In 2009, at the bottom of the market, he sold NBCUniversal to Comcast for only $30 billion. By 2017, NBCUniversal was making over $8 billion a year before tax, and was worth over $100 billion. (GE is worth only $85 billion as of this writing.) Finally, there was the notorious 2015 acquisition of Alstom’s power business, which was so troubled that it resulted in a $22 billion writeoff just three years later.
Jack Welch was public in his distaste for stock buybacks, preferring to use cash for acquisitions instead. GE’s track record demonstrates why investors so often prefer buybacks, and are particularly loathe to allow companies to invest outside their core business: managers are high on ego and low on investment expertise. Management teams can vaporize years of earnings with just a few bad deals; GE was making less than $10 billion a year after tax (and declining) while they were losing $15 billion or $20 billion at a time on bad investments.
Power Failure also doesn’t really offer an overarching theory of why GE failed. Power Failure lists many different things that went wrong at GE — bad management, bad acquisitions, bad incentives, bad accounting, bad luck — but almost all companies suffer from some of these issues without running into a GE-scale disaster. Maybe the failure of GE was the result of an unlucky confluence of individual problems, but it feels like for a group of smart, hard-working people to produce such an exceptionally catastrophic result, there must be a larger lesson to be drawn.

● **DATASET CONTENT**:
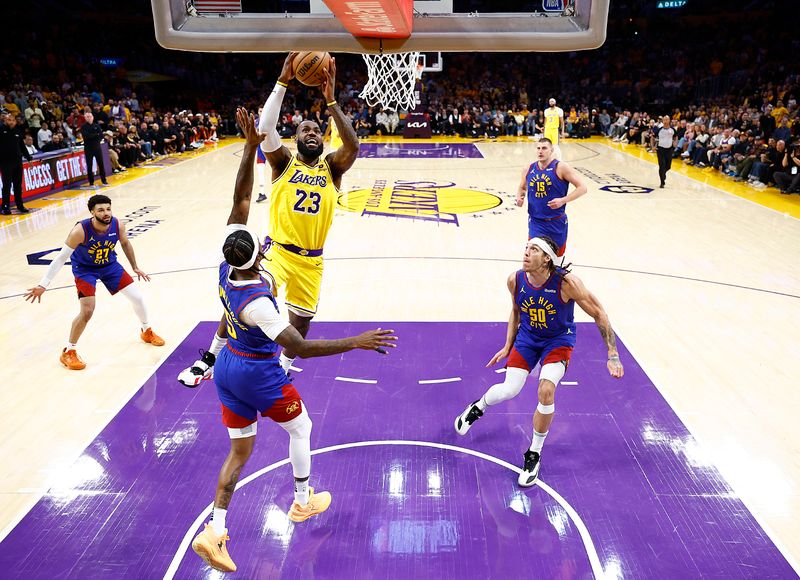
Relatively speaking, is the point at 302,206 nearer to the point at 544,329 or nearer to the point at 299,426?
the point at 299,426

--

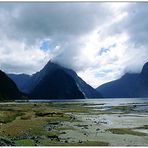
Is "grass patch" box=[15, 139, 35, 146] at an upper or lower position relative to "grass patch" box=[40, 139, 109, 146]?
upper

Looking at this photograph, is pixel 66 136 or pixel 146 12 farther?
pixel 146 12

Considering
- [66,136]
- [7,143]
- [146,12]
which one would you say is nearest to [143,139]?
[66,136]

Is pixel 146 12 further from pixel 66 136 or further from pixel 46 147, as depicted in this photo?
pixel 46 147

● **EXERCISE**: Continue the passage on General Electric's decline from its last sentence. The rows have no connection to the passage on General Electric's decline.

● **ANSWER SPACE**:
One possible clue comes from the story of David Cote, a star GE finance executive who rose to become the head of the Appliances division in the 1990s, and was one of five early candidates to succeed Jack Welch as the CEO of GE. However, he was eliminated before the three finalists were chosen, and he was asked to leave GE. It is suggested that Cote was doomed by the divisional assignment he drew; the finalists were the ones who had been assigned to oversee GE’s crown jewels, while he was stuck trying to fix a basket case.
Cote eventually landed a position in 2002 as the CEO of Honeywell, a much smaller industrial conglomerate – Cohan at one point refers to it as a “mini-GE”. Honeywell had been run since 1991 by Larry Bossidy, who before then had spent his career as a top executive at GE, a close associate of Jack Welch.
In 2000, GE agreed to acquire Honeywell, in a stock deal where Honeywell shareholders would have received 8% of the combined company. However, the EU moved to block the deal on antitrust grounds, and while the case was pending, GE got cold feet after getting a look at Honeywell’s aggressive accounting. The deal fell through, and Cote was hired to forge a path forward for Honeywell as an independent company.
Cote had an incredibly successful run at Honeywell, leading it until his retirement in 2017. While GE foundered, Honeywell soared. A $1,000 investment in Honeywell in 2003 would be worth over $9,000 today, while the same investment in GE would now be worth only $450. Remarkably, Honeywell managed to surpass GE in overall value as well: Honeywell’s current market capitalization is $140 billion, while GE is now worth less than $90 billion. GE is slated to be broken up, but as it stands today, is nothing more than a mini-Honeywell.
This would seem to be the perfect natural experiment. A GE cast-off takes over a small company run by Jack Welch’s former right-hand man, and turns it around and surpasses GE. What did Cote do so differently from Welch, Immelt, and Bossidy, to get such a spectacular result?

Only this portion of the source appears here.